Class BucketBatchByLengthDataset
- Defined in File datasets.h 
Inheritance Relationships
Base Type
- public mindspore::dataset::Dataset(Class Dataset)
Class Documentation
- 
class BucketBatchByLengthDataset : public mindspore::dataset::Dataset
- The result of applying BucketBatchByLength operator to the input dataset. - Public Functions - Constructor of BucketBatchByLengthDataset. - Note - Bucket elements according to their lengths. Each bucket will be padded and batched when they are full. - Parameters
- input – [in] The dataset which need to apply bucket batch by length operation. 
- column_names – [in] Columns passed to element_length_function. 
- bucket_boundaries – [in] A list consisting of the upper boundaries of the buckets. Must be strictly increasing. If there are n boundaries, n+1 buckets are created: One bucket for [0, bucket_boundaries[0]), one bucket for [bucket_boundaries[i], bucket_boundaries[i+1]) for each 0<i<n, and one bucket for [bucket_boundaries[n-1], inf). 

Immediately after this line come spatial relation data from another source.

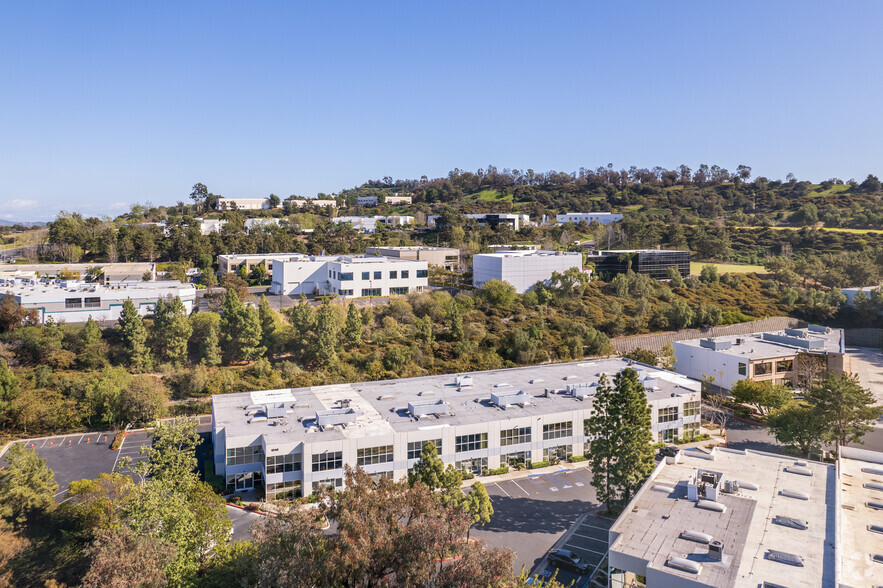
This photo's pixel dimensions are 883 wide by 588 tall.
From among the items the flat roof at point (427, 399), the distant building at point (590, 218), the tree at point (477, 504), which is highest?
the distant building at point (590, 218)

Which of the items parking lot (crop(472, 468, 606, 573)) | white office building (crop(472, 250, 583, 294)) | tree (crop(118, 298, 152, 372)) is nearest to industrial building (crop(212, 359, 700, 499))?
parking lot (crop(472, 468, 606, 573))

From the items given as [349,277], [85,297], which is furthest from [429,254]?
[85,297]

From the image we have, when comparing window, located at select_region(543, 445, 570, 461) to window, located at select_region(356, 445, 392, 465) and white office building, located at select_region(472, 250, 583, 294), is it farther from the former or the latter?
white office building, located at select_region(472, 250, 583, 294)

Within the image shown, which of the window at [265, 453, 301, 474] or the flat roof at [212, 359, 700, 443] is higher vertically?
the flat roof at [212, 359, 700, 443]

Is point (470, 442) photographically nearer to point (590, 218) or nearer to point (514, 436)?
point (514, 436)

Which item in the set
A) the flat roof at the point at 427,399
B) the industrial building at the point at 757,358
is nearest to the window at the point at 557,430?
the flat roof at the point at 427,399

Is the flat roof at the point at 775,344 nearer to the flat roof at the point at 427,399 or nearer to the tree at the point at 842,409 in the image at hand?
the flat roof at the point at 427,399
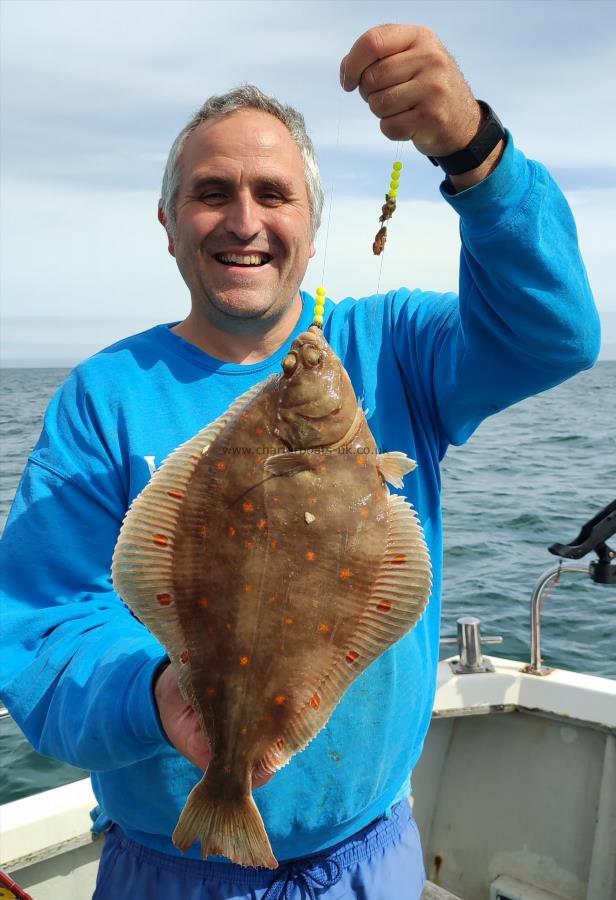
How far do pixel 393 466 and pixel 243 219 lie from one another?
1014mm

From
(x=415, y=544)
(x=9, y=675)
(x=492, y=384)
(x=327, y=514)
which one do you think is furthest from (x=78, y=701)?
(x=492, y=384)

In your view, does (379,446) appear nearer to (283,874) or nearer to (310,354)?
(310,354)

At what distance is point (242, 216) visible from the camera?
8.71ft

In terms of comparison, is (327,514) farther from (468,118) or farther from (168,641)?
(468,118)

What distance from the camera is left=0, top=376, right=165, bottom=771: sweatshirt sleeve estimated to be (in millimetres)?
2252

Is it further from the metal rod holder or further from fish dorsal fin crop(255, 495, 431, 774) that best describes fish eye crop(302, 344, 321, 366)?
the metal rod holder

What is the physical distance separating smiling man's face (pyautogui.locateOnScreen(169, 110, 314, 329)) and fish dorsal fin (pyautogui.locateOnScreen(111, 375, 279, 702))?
618 millimetres

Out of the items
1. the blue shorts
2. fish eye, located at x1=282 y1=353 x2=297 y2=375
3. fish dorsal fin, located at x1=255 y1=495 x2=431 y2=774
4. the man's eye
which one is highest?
the man's eye

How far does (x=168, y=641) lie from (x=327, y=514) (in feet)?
1.80

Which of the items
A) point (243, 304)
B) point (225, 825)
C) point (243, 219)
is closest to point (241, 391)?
point (243, 304)

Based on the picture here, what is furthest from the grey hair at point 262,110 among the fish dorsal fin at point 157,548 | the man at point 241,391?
the fish dorsal fin at point 157,548

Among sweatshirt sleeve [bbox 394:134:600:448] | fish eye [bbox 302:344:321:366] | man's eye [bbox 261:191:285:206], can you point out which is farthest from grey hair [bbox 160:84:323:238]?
fish eye [bbox 302:344:321:366]

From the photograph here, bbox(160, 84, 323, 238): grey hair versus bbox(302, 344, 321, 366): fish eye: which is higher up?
bbox(160, 84, 323, 238): grey hair

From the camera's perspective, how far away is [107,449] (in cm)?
270
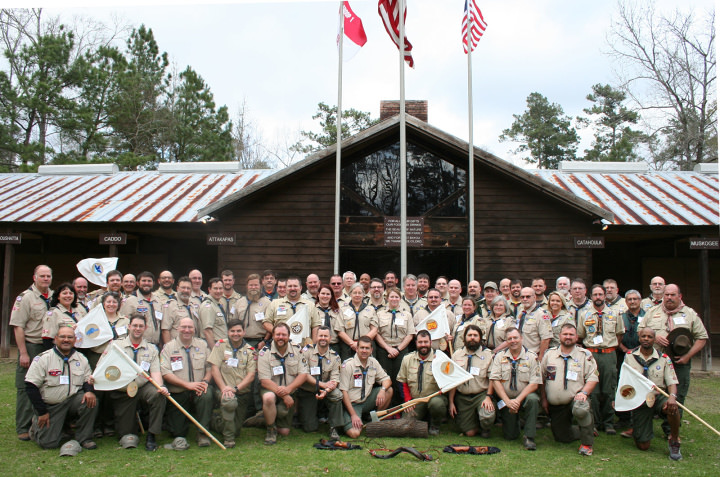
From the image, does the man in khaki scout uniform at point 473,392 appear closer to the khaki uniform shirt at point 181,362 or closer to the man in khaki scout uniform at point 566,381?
the man in khaki scout uniform at point 566,381

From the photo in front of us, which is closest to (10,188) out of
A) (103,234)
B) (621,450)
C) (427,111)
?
(103,234)

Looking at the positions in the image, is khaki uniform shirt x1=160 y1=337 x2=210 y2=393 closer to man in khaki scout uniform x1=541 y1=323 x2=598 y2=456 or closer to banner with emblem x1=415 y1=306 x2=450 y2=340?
banner with emblem x1=415 y1=306 x2=450 y2=340

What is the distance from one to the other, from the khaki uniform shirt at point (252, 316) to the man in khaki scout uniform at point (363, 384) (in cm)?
145

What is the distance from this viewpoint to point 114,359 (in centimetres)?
653

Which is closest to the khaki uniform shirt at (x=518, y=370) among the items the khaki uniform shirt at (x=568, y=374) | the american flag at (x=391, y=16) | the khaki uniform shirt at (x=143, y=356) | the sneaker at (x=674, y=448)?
the khaki uniform shirt at (x=568, y=374)

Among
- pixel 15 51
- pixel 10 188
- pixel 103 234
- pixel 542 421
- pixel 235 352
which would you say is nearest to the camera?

- bucket_batch_sizes – [in] A list consisting of the batch sizes for each bucket. Must contain elements equal to the size of bucket_boundaries + 1. 

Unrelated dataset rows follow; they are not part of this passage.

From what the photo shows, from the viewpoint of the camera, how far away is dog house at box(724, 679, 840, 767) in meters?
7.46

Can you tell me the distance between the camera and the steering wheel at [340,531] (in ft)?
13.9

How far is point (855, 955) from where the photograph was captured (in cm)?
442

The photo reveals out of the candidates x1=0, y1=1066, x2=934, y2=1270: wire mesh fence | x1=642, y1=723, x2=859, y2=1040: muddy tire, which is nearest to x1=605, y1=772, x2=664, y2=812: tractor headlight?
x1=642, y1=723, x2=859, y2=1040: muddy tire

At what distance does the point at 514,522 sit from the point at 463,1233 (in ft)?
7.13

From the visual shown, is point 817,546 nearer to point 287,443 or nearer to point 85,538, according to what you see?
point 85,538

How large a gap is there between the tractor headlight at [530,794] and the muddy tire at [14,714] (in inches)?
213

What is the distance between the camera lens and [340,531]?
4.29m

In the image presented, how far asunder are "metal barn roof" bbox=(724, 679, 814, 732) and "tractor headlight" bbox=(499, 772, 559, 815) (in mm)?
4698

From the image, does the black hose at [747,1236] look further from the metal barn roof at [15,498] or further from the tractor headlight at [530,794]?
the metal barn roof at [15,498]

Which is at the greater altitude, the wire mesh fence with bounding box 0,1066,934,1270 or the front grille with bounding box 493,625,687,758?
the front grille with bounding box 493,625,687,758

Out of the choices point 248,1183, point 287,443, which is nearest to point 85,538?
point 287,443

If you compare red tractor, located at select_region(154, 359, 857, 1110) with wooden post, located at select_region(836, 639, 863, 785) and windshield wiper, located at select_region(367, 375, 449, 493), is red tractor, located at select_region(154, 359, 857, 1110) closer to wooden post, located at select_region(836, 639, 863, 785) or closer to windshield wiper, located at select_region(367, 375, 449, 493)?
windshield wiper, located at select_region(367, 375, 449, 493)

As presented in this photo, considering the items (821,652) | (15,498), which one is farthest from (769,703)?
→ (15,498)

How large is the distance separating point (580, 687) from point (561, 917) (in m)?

- element_length_function – [in] A function pointer that takes in MSTensorVec and outputs a MSTensorVec. The output must contain a single tensor containing a single int32_t. If no value is provided, then size of column_names must be 1, and the size of the first dimension of that column will be taken as the length (default=nullptr). 
- pad_info – [in] Represents how to batch each column. The key corresponds to the column name, the value must be a tuple of 2 elements. The first element corresponds to the shape to pad to, and the second element corresponds to the value to pad with. If a column is not specified, then that column will be padded to the longest in the current batch, and 0 will be used as the padding value. Any unspecified dimensions will be padded to the longest in the current batch, unless if pad_to_bucket_boundary is true. If no padding is wanted, set pad_info to None (default=empty dictionary). 

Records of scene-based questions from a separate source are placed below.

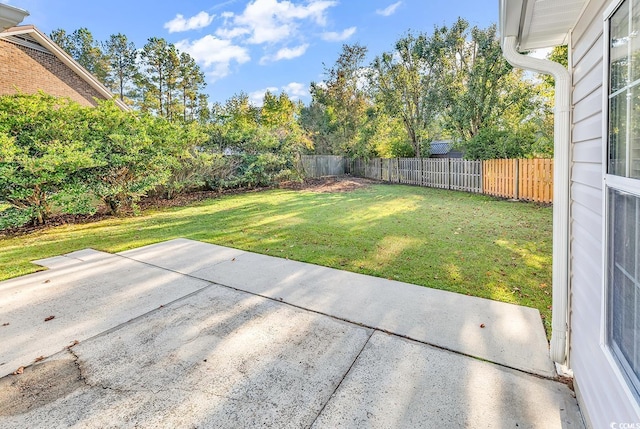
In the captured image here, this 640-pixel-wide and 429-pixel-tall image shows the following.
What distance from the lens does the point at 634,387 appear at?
1.13 m

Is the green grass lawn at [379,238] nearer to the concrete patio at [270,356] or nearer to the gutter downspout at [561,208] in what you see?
the concrete patio at [270,356]

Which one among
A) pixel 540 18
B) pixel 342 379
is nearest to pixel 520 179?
pixel 540 18

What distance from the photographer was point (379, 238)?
5535 millimetres

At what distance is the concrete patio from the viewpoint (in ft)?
5.88

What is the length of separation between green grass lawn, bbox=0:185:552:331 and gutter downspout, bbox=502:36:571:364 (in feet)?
2.45

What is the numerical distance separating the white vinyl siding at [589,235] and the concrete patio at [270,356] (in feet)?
1.05

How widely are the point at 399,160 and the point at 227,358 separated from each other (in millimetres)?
15487

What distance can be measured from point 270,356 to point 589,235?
220 cm

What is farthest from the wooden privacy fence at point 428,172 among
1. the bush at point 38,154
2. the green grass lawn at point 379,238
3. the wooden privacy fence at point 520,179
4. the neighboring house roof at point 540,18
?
the bush at point 38,154

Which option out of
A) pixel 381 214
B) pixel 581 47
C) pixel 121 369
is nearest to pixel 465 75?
pixel 381 214

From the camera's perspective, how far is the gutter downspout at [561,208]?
218cm

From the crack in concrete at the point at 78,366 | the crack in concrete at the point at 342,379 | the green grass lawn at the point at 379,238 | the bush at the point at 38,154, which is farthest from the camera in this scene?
the bush at the point at 38,154

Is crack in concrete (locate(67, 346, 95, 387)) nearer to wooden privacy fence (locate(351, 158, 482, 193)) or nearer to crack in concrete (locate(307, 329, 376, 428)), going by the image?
crack in concrete (locate(307, 329, 376, 428))

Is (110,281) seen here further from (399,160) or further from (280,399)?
(399,160)
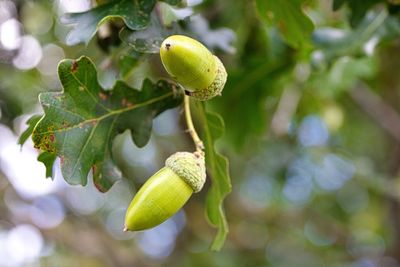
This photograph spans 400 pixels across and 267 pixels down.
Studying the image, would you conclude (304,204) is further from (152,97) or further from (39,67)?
(152,97)

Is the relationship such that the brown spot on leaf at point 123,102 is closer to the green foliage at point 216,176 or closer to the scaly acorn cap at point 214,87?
the green foliage at point 216,176

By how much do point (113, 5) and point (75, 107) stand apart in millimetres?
180

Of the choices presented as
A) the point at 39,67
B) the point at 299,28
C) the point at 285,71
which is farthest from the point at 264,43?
the point at 39,67

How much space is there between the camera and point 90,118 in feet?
3.21

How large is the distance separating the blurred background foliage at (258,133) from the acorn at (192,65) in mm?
93

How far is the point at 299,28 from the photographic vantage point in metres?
1.23

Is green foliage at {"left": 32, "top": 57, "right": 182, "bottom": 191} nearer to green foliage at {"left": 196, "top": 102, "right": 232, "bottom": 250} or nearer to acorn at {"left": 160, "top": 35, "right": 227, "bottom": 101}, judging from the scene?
green foliage at {"left": 196, "top": 102, "right": 232, "bottom": 250}

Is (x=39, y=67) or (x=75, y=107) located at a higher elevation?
(x=75, y=107)

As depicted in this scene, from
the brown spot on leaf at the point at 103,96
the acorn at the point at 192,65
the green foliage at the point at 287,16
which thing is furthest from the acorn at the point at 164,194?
the green foliage at the point at 287,16

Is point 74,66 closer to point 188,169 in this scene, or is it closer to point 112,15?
point 112,15

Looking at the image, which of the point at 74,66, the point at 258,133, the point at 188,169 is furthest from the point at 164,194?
the point at 258,133

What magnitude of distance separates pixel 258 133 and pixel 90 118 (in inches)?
37.4

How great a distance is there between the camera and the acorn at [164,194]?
0.82 metres

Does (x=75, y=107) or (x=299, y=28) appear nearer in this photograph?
(x=75, y=107)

- pad_to_bucket_boundary – [in] If true, will pad each unspecified dimension in pad_info to the bucket_boundary minus 1. If there are any elements that fall into the last bucket, an error will occur (default=false). 
- drop_remainder – [in] If true, will drop the last batch for each bucket if it is not a full batch (default=false). 
 
 
 - 
~BucketBatchByLengthDataset() override = default
- Destructor of BucketBatchByLengthDataset.